The Problem With Traditional Loans
While many entrepreneurs will seek to finance their business or supplement cash flow in difficult times via a loan from traditional lending institutions, these aren’t the best solutions for acute situations. When you need cash quickly to pay bills or to facilitate expansion, you don’t have time to wait for a traditional loan to be approved and funded. That’s where receivables financing, factoring, and the other financing solutions offered here at CFG, come in.
Unfortunately, there are many misconceptions about receivables financing swirling around out there in the business world, leaving some entrepreneurs wary about seeking help from us or commercial factoring companies. We’d like to address some of those harmful myths in today’s article.
Common Myths About Receivables Financing
Myth 1: Receivables Financing Is Only For Failing Companies
Fact: Receivables financing is used by rapidly growing companies.
Saying that only failing companies use receivables financing is like saying that only people who are bad with money use credit cards. It’s just not true. Like all lending solutions, receivables financing is a tool that primarily facilitates growth for new and rapidly growing companies. In some cases, it is also a short-term business financing solution for companies who find themselves with temporary cash flow issues, but this isn’t the norm. In order to benefit from receivables financing, you must be making sales which result in invoices. This generally isn’t the case with failing companies.

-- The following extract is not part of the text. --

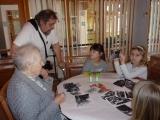 """Projekt """"Mezi námi"""" - setkávání dětí MŠ s obyvateli domova seniorů"""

Myth 2: Receivables Financing Ruins Your Reputation
Fact: Receivables financing is widely-used cash flow management tool.
There’s another common misconception that utilizing receivables financing will signal imminent failure to your customers (or simply annoy them) and that as a result your clientele will start to shrink. The idea is that even if you didn’t start using receivables financing because you’re failing, that will be the result if you dare to try it. One simple reason that customers will not be left to draw their own, incorrect, conclusions about factoring is the Notice Of Assignment. This is a letter sent out from a commercial factoring company on your behalf. This letter explains that you’ve been awarded a line of credit in the form of receivables financing and that you’ve retained the factoring company’s receivables management services to help during your time of growth. It will be a mere blip on your customer’s radar, and after they’re used to mailing their payments to a new address, they’ll think nothing more about it.
Myth 3: Receivables Financing Is Too Expensive
Fact: Receivables financing is competitively priced.
Finally, we’d like to address the myth that receivables financing is too expensive for the average small to mid-sized business. The fact of the matter is that The Commercial Finance Group in Atlanta strives to maintain costs that are competitive with other forms of lending. Why else would anyone choose to use us for receivables financing? It’s also worth pointing out that we specialize in providing a “bridge to bankability” for companies that don’t yet qualify for traditional bank loans. And if you can’t qualify for bank financing, the cost of factoring vs. bank financing doesn’t really matter: you need capital and you need it now.